Given exercise: Update the entries between the lines holding "Which of [903,16], [911,91], [621,473]" and "Among the copper", inclusive, replacing "tall column" with "stone column" and leaving everything else unchanged. Return only those lines.

* START Excerpted records *

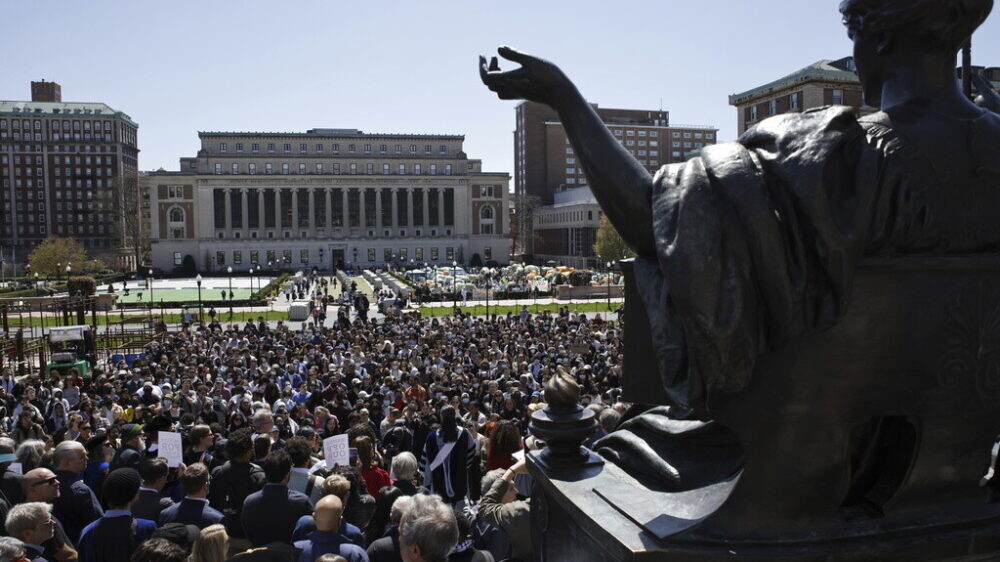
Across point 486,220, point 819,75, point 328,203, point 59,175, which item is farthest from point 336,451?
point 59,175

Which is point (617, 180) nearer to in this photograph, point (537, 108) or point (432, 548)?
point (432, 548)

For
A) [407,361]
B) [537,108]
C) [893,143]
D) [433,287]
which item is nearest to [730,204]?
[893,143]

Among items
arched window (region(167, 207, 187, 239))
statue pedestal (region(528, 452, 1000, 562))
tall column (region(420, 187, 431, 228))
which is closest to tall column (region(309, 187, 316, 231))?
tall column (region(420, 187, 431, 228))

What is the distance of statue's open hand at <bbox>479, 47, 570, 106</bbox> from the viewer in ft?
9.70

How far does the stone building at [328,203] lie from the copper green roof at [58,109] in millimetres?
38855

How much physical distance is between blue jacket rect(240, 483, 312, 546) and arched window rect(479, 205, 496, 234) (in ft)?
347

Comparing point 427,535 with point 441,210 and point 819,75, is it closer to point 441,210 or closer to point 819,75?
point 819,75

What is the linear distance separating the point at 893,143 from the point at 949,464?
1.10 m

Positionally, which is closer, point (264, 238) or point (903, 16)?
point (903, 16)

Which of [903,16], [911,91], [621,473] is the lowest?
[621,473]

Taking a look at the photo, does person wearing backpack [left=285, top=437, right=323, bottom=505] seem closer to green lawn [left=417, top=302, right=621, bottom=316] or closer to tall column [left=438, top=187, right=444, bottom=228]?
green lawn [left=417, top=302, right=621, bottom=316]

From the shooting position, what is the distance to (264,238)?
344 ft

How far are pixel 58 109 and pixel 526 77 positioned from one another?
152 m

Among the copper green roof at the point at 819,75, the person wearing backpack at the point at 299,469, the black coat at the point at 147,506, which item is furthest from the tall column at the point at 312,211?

* END Excerpted records *
* START Excerpted records *

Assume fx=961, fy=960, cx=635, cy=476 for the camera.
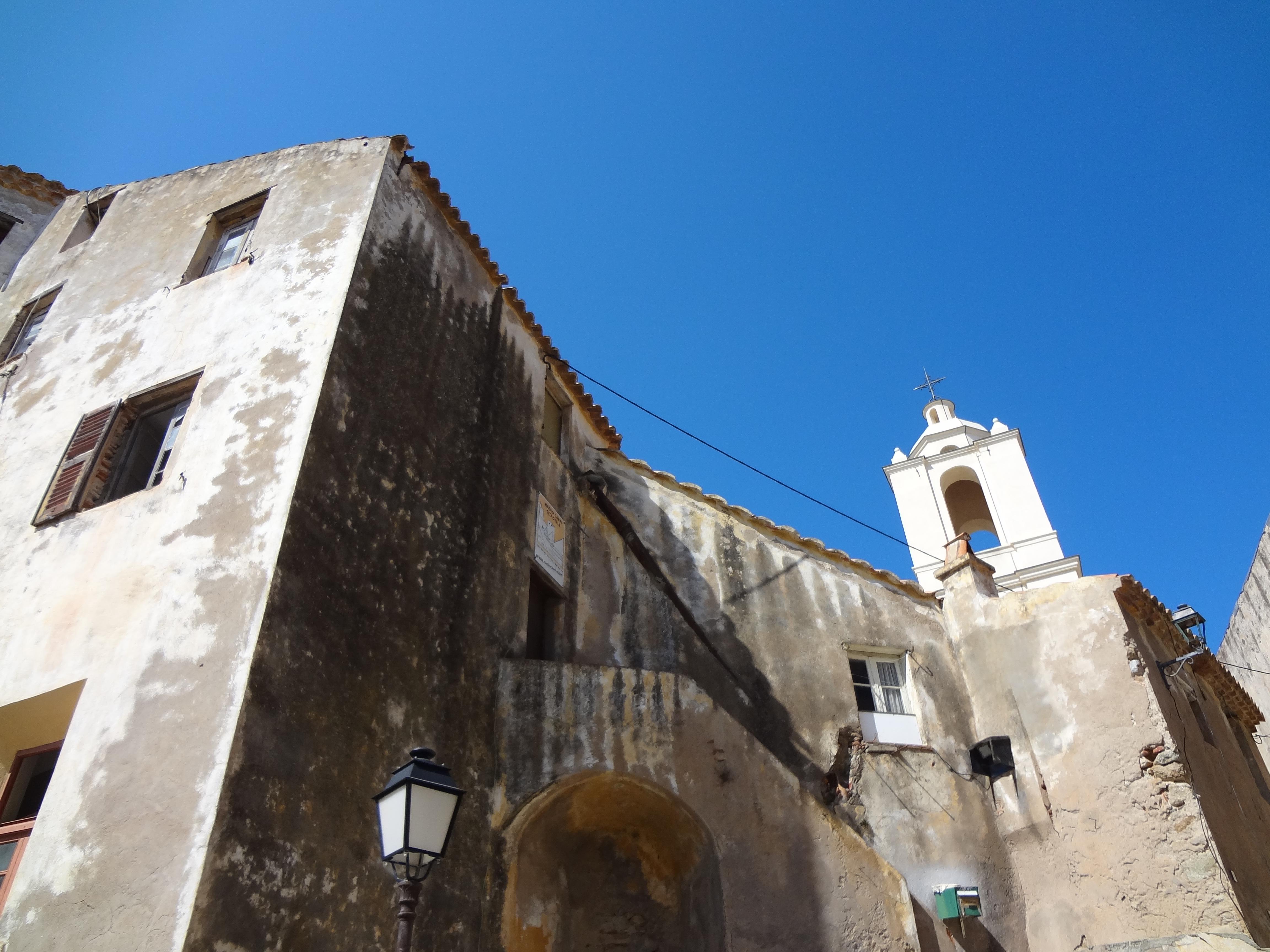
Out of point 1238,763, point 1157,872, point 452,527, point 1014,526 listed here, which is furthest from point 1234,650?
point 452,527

* END Excerpted records *
* START Excerpted records *

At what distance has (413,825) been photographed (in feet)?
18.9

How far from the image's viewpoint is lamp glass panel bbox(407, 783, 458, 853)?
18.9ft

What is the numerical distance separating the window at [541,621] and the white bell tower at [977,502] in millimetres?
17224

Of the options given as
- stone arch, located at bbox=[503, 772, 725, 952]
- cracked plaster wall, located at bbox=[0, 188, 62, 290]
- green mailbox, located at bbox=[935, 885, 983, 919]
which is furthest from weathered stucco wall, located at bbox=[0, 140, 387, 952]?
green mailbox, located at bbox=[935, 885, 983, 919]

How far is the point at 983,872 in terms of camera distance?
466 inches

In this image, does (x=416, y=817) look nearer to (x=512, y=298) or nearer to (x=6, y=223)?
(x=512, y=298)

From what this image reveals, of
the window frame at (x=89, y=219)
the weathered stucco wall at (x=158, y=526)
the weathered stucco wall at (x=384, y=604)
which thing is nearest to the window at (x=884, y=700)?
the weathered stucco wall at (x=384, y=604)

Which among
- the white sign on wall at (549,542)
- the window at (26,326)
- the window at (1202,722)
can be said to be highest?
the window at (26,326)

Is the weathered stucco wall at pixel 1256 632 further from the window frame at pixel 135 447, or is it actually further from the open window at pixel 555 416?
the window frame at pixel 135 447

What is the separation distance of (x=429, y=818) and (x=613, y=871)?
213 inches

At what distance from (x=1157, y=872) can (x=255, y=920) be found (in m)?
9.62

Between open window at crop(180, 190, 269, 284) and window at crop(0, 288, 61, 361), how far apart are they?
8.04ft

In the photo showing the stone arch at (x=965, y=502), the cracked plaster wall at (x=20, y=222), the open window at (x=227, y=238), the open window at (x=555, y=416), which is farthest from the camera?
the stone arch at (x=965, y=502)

* END Excerpted records *

Solution for this problem:
Which of [903,16], [911,91], [621,473] is the lowest?
[621,473]

Taking a look at the photo, does person wearing backpack [left=285, top=437, right=323, bottom=505] seem closer to green lawn [left=417, top=302, right=621, bottom=316] or closer to stone column [left=438, top=187, right=444, bottom=228]?
green lawn [left=417, top=302, right=621, bottom=316]

From the shooting position, what is the distance to (264,238)?
344 ft

How far are pixel 58 109 and pixel 526 77 positioned from one another?
152 m

Among the copper green roof at the point at 819,75, the person wearing backpack at the point at 299,469, the black coat at the point at 147,506, which item is furthest from the stone column at the point at 312,211?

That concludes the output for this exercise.